-- RECORDS SUPPLIED --

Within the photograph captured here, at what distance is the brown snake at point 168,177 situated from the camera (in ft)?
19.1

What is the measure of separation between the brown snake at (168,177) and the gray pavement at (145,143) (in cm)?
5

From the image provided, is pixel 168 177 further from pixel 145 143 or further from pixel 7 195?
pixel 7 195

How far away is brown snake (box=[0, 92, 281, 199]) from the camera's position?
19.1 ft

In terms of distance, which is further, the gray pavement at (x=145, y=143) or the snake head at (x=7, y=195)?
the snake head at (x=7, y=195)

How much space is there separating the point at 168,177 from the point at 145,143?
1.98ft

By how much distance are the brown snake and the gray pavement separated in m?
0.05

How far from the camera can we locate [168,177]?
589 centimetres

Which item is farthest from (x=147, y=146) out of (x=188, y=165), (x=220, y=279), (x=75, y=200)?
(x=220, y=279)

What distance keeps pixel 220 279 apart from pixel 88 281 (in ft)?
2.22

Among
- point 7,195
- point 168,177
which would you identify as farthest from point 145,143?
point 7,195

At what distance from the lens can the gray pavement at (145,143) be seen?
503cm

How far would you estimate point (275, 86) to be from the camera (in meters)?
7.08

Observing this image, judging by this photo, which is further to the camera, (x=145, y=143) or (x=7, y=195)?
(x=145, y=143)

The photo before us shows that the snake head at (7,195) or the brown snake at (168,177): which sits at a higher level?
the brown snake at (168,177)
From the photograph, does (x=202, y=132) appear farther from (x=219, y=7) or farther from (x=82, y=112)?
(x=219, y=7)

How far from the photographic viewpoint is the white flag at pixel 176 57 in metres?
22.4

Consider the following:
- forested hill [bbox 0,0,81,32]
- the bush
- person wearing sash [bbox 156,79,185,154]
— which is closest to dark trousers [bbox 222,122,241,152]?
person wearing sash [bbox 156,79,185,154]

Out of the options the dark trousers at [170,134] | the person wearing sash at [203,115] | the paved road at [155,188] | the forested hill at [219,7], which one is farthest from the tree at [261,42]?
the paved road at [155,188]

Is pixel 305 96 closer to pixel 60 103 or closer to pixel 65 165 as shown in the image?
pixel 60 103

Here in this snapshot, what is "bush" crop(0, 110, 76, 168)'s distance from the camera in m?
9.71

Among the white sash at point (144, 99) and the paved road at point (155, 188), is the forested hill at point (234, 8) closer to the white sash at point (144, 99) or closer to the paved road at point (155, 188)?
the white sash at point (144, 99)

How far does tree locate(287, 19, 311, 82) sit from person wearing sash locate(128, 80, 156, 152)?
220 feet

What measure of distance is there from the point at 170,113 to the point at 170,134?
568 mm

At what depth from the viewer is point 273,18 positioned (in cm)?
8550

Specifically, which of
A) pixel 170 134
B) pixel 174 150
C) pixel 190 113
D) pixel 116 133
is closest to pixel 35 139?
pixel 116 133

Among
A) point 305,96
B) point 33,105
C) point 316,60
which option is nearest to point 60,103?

-- TASK REQUIREMENTS --
Copy all of the data above word for word, without changing anything.

-- SOLUTION FOR THIS PROBLEM --
Within the photograph captured here, at what distance is the brown snake at point 168,177 situated from the camera (in ft)?
19.1

What is the measure of separation between the brown snake at (168,177) and the gray pavement at (145,143) (in cm)?
5

From the image provided, is pixel 168 177 further from pixel 145 143 or further from pixel 7 195?
pixel 7 195

How far away is brown snake (box=[0, 92, 281, 199]) from the camera's position?
19.1 ft

In terms of distance, which is further, the gray pavement at (x=145, y=143) or the snake head at (x=7, y=195)?
the snake head at (x=7, y=195)

How much space is there separating the point at 168,177 from the point at 145,143?
1.98ft

By how much distance are the brown snake and the gray pavement separated in m?
0.05

How far from the camera can we locate [168,177]?
589 centimetres

Which item is farthest from (x=147, y=146) out of (x=188, y=165), (x=220, y=279), (x=75, y=200)?
(x=220, y=279)

What distance keeps pixel 220 279 apart from pixel 88 281 (in ft)?
2.22

Among
- point 7,195
- point 168,177
which would you identify as farthest from point 145,143?
point 7,195

At what distance from the lens can the gray pavement at (145,143) be seen?
503cm

How far would you estimate point (275, 86) to be from the camera (in meters)?
7.08

Observing this image, judging by this photo, which is further to the camera, (x=145, y=143) or (x=7, y=195)?
(x=145, y=143)

The photo before us shows that the snake head at (7,195) or the brown snake at (168,177): which sits at a higher level?
the brown snake at (168,177)
From the photograph, does (x=202, y=132) appear farther from (x=219, y=7) or farther from (x=82, y=112)?
(x=219, y=7)

How far from the photographic viewpoint is the white flag at pixel 176 57 in metres?
22.4

Consider the following:
- forested hill [bbox 0,0,81,32]
- the bush
- person wearing sash [bbox 156,79,185,154]
— which is closest to dark trousers [bbox 222,122,241,152]?
person wearing sash [bbox 156,79,185,154]

Out of the options the dark trousers at [170,134] | the person wearing sash at [203,115] | the paved road at [155,188] | the forested hill at [219,7], which one is farthest from the tree at [261,42]?
the paved road at [155,188]

Is pixel 305 96 closer to pixel 60 103 or closer to pixel 65 165 as shown in the image?
pixel 60 103

Here in this snapshot, what is "bush" crop(0, 110, 76, 168)'s distance from the camera in m?
9.71

Among the white sash at point (144, 99) and the paved road at point (155, 188), is the forested hill at point (234, 8) closer to the white sash at point (144, 99) or closer to the paved road at point (155, 188)?
the white sash at point (144, 99)

How far does tree locate(287, 19, 311, 82) sit from person wearing sash locate(128, 80, 156, 152)?
220 feet

What measure of distance is there from the point at 170,113 to the point at 170,134?
568 mm

At what depth from the viewer is point 273,18 positioned (in cm)?
8550

Specifically, which of
A) pixel 170 134
B) pixel 174 150
C) pixel 190 113
D) pixel 116 133
is closest to pixel 35 139?
pixel 116 133

Among
A) point 305,96
B) point 33,105
C) point 316,60
which option is nearest to point 60,103?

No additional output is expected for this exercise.